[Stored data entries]
···

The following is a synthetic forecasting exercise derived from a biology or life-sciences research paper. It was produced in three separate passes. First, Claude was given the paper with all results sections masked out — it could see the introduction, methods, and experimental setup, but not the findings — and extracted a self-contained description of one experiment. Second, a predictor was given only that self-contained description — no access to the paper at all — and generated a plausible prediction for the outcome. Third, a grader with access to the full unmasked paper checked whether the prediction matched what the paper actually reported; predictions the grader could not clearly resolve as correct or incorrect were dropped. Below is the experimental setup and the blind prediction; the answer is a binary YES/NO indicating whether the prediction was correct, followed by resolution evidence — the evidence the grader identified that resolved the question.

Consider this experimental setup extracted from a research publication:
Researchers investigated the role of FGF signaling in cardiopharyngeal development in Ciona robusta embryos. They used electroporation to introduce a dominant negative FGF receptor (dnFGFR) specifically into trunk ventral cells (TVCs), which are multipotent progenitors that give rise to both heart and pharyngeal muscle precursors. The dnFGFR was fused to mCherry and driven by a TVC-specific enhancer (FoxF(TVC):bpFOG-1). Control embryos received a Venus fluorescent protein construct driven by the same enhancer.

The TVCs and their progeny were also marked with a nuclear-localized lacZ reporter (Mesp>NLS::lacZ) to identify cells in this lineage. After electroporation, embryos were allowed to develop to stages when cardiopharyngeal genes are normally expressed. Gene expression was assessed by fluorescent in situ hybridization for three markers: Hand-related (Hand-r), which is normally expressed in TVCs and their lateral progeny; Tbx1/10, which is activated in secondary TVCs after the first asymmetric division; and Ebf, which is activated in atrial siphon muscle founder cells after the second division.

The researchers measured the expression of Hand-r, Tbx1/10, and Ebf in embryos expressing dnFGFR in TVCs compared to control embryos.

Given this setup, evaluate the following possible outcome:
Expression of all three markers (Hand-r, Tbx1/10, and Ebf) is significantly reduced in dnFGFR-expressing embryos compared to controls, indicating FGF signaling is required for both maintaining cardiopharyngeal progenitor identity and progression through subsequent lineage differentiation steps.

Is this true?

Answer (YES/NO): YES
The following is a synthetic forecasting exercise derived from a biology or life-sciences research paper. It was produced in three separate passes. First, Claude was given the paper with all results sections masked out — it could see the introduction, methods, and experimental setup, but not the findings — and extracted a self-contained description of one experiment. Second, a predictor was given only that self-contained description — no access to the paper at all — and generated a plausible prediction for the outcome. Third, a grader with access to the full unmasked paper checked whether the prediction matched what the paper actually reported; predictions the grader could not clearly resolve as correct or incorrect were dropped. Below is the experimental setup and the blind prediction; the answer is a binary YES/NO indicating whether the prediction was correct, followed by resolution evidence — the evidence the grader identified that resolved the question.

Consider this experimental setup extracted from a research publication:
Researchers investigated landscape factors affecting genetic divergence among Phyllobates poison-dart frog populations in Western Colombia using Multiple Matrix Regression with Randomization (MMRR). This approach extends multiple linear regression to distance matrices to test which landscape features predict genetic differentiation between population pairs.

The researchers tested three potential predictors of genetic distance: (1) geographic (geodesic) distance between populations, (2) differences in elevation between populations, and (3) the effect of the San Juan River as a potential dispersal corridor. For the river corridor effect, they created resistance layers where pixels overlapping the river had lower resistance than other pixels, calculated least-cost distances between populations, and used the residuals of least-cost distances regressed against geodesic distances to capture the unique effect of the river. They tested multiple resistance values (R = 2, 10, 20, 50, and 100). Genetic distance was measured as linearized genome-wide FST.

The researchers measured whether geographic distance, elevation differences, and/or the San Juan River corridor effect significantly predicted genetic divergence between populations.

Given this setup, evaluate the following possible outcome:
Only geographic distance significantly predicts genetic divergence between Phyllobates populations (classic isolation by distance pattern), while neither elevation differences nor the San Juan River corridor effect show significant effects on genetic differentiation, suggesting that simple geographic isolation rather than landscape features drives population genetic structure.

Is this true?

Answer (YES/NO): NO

···

[WORK TO BE COMPLETED] Copy exactly the stretch of data above from the line with "Expression of all" through the line with "Researchers investigated landscape", and omit all other lines.

[SOLUTION TO THIS EXERCISE]
Expression of all three markers (Hand-r, Tbx1/10, and Ebf) is significantly reduced in dnFGFR-expressing embryos compared to controls, indicating FGF signaling is required for both maintaining cardiopharyngeal progenitor identity and progression through subsequent lineage differentiation steps.

Is this true?

Answer (YES/NO): YES
The following is a synthetic forecasting exercise derived from a biology or life-sciences research paper. It was produced in three separate passes. First, Claude was given the paper with all results sections masked out — it could see the introduction, methods, and experimental setup, but not the findings — and extracted a self-contained description of one experiment. Second, a predictor was given only that self-contained description — no access to the paper at all — and generated a plausible prediction for the outcome. Third, a grader with access to the full unmasked paper checked whether the prediction matched what the paper actually reported; predictions the grader could not clearly resolve as correct or incorrect were dropped. Below is the experimental setup and the blind prediction; the answer is a binary YES/NO indicating whether the prediction was correct, followed by resolution evidence — the evidence the grader identified that resolved the question.

Consider this experimental setup extracted from a research publication:
Researchers investigated landscape factors affecting genetic divergence among Phyllobates poison-dart frog populations in Western Colombia using Multiple Matrix Regression with Randomization (MMRR). This approach extends multiple linear regression to distance matrices to test which landscape features predict genetic differentiation between population pairs.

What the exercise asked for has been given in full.